ERSP: “How so? Were you watching a completely different game to me? McGregor was just tidying things up”.

Random Commentator: “What are you talking about? He went after his opponent with a scythe. A great big scythe.”

ERSP: “I think you will find it was a little scythe. Barely a scythe at all. There was barely any contact and the Compliance Officer was right to dismiss this ludicrous bleating and concentrate on more important matters such as why Rangers* weren’t awarded a goal for old time’s sake. Or something.”

Random Commentator: “‘Barely a scythe?!’ How can you say that?! He chopped off the head of the opposition player. In the penalty area! That is the very definition of a foul!”

ERSP: “Nonsense. There was no intent there. Unless you refer to McGregor’s intent to keep the grass at a reasonable length in his penalty area. He certainly intended to to do that. And let’s face it, goalkeepers are always fixing the grass in their area – replacing divots for example.”

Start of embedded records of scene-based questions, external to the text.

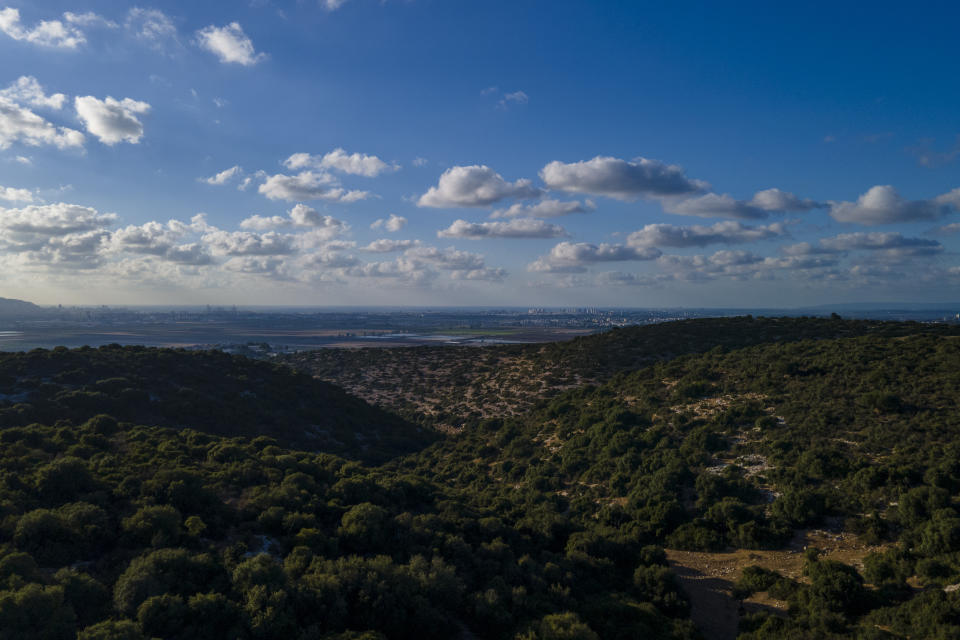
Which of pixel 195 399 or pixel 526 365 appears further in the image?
pixel 526 365

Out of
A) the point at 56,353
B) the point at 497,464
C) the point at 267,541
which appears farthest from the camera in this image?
the point at 56,353

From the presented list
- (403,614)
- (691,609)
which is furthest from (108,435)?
(691,609)

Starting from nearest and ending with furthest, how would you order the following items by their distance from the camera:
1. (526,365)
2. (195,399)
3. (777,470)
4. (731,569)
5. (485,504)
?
(731,569) → (777,470) → (485,504) → (195,399) → (526,365)

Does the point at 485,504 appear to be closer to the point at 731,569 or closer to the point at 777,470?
the point at 731,569

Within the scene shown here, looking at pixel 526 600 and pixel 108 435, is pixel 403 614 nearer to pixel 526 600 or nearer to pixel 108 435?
pixel 526 600

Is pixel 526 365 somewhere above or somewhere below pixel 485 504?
above

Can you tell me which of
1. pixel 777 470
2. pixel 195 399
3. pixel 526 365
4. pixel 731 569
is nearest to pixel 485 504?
pixel 731 569

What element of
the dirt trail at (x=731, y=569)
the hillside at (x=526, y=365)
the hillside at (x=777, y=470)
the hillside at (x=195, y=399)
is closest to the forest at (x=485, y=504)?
the hillside at (x=777, y=470)

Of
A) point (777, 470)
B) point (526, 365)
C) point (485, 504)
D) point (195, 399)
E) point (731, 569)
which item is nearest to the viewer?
point (731, 569)
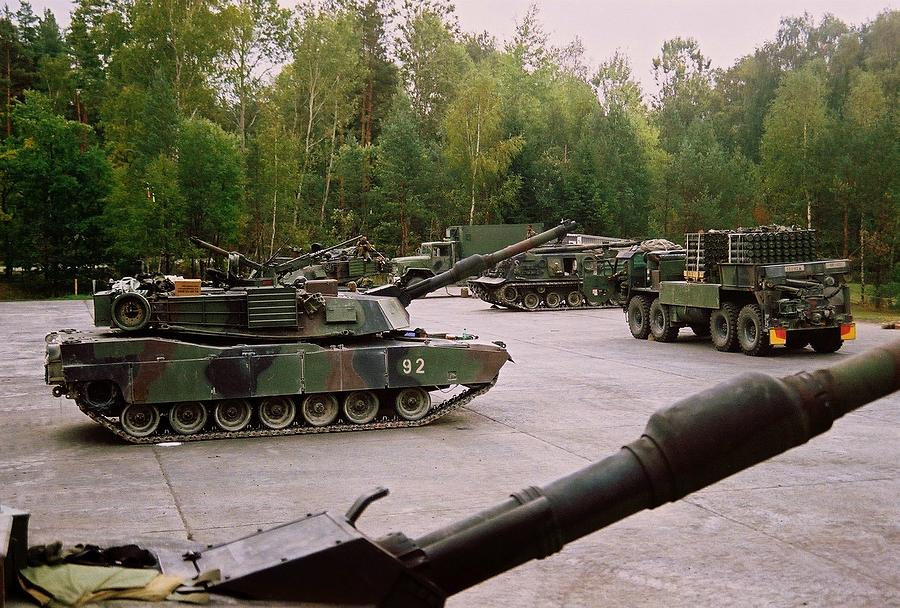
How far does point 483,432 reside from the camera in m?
13.1

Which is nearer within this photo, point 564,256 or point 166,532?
point 166,532

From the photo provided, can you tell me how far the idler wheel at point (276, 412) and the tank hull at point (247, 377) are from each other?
1.0 inches

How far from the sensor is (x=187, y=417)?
13.0 metres

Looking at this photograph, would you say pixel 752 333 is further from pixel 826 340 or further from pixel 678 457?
pixel 678 457

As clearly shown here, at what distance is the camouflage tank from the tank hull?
20.7 meters

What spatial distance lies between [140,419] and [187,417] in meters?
0.55

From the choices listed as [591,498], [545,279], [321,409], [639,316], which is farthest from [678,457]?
[545,279]

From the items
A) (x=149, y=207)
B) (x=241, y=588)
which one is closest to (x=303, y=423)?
(x=241, y=588)

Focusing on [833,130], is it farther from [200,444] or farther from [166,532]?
[166,532]

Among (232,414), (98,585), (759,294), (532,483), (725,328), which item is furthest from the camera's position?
(725,328)

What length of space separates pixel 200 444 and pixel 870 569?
7.83 m

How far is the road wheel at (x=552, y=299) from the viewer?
35062 mm

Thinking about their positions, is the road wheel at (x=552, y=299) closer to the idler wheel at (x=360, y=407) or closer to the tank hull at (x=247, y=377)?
the tank hull at (x=247, y=377)

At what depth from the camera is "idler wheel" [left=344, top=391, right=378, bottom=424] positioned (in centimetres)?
1348
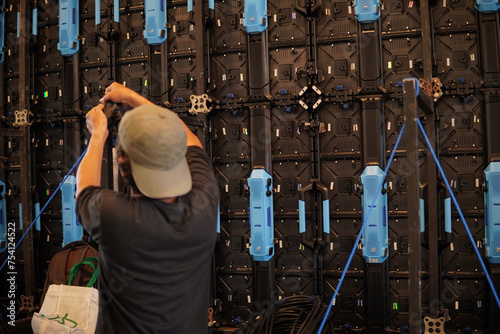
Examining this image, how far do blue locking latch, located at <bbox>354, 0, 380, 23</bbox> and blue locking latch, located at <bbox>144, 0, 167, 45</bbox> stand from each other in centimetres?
339

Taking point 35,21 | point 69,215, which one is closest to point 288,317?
point 69,215

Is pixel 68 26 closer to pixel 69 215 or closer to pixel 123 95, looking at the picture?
pixel 69 215

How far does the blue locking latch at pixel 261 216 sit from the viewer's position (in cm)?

Random Commentator: “‘FFS he only severed the player’s head on the seventh swing! And after all the other players had surrounded him and started screaming ‘put the f*cking scythe down, you are going to kill him'”.

ERSP: “I don’t think the footage shows that.”

Random Commentator: “It shows his head bouncing off the pitch and being used at a throw-in…”

ERSP: “This is just jealous hysteria.”

Random Commentator: “So what level of on-pitch contact by a Rangers* player would you view as actually worthy of punishment? How ridiculous have things now got?” 

Presenter: “Aaaaand that’s all we’ve got time for. So there you have it folks. Justice rightly prevails for a Rangers* player who just wanted to ensure a level playing field. With his scythe. Tune in tomorrow to hear our pundits discuss how nuclear warfare offers Rangers* hope of toppling Celtic…”

>>>>>>

#KeepOnClumping

NB Remember folks it’s just a bit of fun, and cold turkey is really boring.